Mustapha el Adak: Mimount n Serwan en het seksuele verlangen

Mustapha el Adak, Pudeur et audaces féminines dans l’izli rifain. In: Études et Documents Berbères 42, 2019, p.143-156.
.
In een beknopt artikel bespreekt de Marokkaanse taalkundige Mustapha el Adak de erotische lading in Riffijnse liefdespoëzie van vrouwen, zoals die gezongen wordt in ralla buya-sessies op feesten, en door artiesten als Mimount n Serwan. In het artikel presenteert hij negen van haar izran, die overigens alle deel uitmaken van langere liederen. Vijf daarvan zijn eerder gepubliceerd in de Anthologie de la Poésie Berbère Traditionnelle, waaraan El Adak heeft meegewerkt.

Mimount n Serwan is in 1947 (of in 1949) geboren in een gehucht dichtbij de Spaanse enclave Melilla, als Tamimount Chikri. Ze was het zevende en laatste kind van het gezin. Haar vader overleed kort voor haar geboorte. Ze waren straatarm. Mimount is nooit naar school geweest.
————
KORTE OPGAVE: Geef het stuk uit het artikel over Mimount n Serwan van "Mustapha el Adak, Pudeur" tot en met "Adak heeft meegewerkt." woordelijk weer. Werk uitsluitend met het artikel over Mimount n Serwan.
————
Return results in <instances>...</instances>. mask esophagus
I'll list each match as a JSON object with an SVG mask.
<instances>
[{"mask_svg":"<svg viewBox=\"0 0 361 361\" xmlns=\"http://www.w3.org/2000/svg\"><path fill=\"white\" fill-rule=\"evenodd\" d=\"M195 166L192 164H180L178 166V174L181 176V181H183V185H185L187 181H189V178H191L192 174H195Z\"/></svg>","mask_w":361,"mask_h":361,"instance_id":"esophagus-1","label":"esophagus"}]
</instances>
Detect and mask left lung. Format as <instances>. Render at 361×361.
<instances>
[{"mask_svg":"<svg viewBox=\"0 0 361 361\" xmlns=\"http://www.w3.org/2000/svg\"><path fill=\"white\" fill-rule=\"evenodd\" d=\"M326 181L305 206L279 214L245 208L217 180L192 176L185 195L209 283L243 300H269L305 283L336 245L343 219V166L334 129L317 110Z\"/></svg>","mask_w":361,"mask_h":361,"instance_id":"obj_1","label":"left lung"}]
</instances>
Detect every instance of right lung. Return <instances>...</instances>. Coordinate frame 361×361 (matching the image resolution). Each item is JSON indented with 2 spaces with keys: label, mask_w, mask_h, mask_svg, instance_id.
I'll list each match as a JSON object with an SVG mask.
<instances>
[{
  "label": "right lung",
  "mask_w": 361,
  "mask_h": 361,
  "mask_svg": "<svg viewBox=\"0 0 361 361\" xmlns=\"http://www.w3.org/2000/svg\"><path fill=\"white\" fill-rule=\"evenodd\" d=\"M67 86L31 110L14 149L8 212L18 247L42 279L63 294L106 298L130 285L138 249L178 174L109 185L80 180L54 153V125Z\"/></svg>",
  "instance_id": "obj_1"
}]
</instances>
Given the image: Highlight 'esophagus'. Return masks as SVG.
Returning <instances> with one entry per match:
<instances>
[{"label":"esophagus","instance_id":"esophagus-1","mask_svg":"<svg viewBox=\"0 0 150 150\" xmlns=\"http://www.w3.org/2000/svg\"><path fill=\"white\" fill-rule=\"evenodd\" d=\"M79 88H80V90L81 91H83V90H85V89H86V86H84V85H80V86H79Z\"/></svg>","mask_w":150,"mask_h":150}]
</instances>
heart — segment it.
————
UITGEWERKTE OPGAVE:
Mustapha el Adak, Pudeur et audaces féminines dans l’izli rifain. In: Études et Documents Berbères 42, 2019, p.143-156.
.
In een beknopt artikel bespreekt de Marokkaanse taalkundige Mustapha el Adak de erotische lading in Riffijnse liefdespoëzie van vrouwen, zoals die gezongen wordt in ralla buya-sessies op feesten, en door artiesten als Mimount n Serwan. In het artikel presenteert hij negen van haar izran, die overigens alle deel uitmaken van langere liederen. Vijf daarvan zijn eerder gepubliceerd in de Anthologie de la Poésie Berbère Traditionnelle, waaraan El Adak heeft meegewerkt.